LUDINGTON, Mich. (WZZM) -- Most communities with beaches on Lake Michigan display a red flag when swimming conditions are dangerous and then leave it up swimmers to decide if they want to swim.

However in Ludington, red flags are being followed with enforcement and have been ever since three peopled drowned in 2010 at Stearns Beach.

The Ludington City Council passed an ordinance giving the power to close swimming at Ludington beaches to City Manager John Shay, Police Chief Mark Barnett, and a few other city officials.

Shay says city officials took an in-depth look at the beach safety protocol when creating the ordinance. "We thought that we would err more on the side of public safety," Shay says.

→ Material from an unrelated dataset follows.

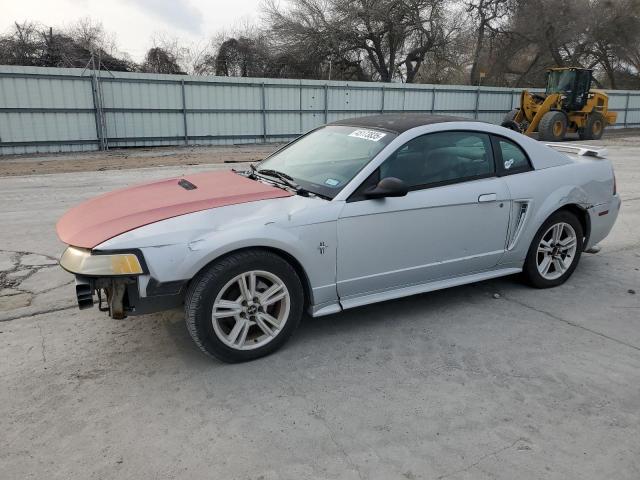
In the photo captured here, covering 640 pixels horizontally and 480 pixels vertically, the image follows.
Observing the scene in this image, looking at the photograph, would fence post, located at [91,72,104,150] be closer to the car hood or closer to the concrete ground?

Stearns Beach in Ludington was closed on Friday after the beaches on Lake Michigan were under a beach hazard warning issued by the U.S. Coast Guard.

"We would much rather make that call than making a call to notify someone of an injury or worse," says Ludington Police Chief Mark Barnett.

Shay says the rip current warnings, the conditions, and reports that some swimmers needed help getting back to shore solidified the decision to close the beach.

"They see some waves and think it will be fun, then the next thing you know is swimmer are having some issues," Barnett says.

Beach patrol officers put up "No Swimming" flags and use an ATV and bull horn to enforce the no swimming decision. However, Shay says that in the past two years, the beach has only been closed a few times and people are still allowed to lay out in the sand and use the park.

Shay and Barnett realize visitors often drive long distances to swim at the city beach, but they are prepared to make the call to close the beach if serious danger exists.

"And certainly our procedures will not guarantee that someone will not drown at our beach," Shay says.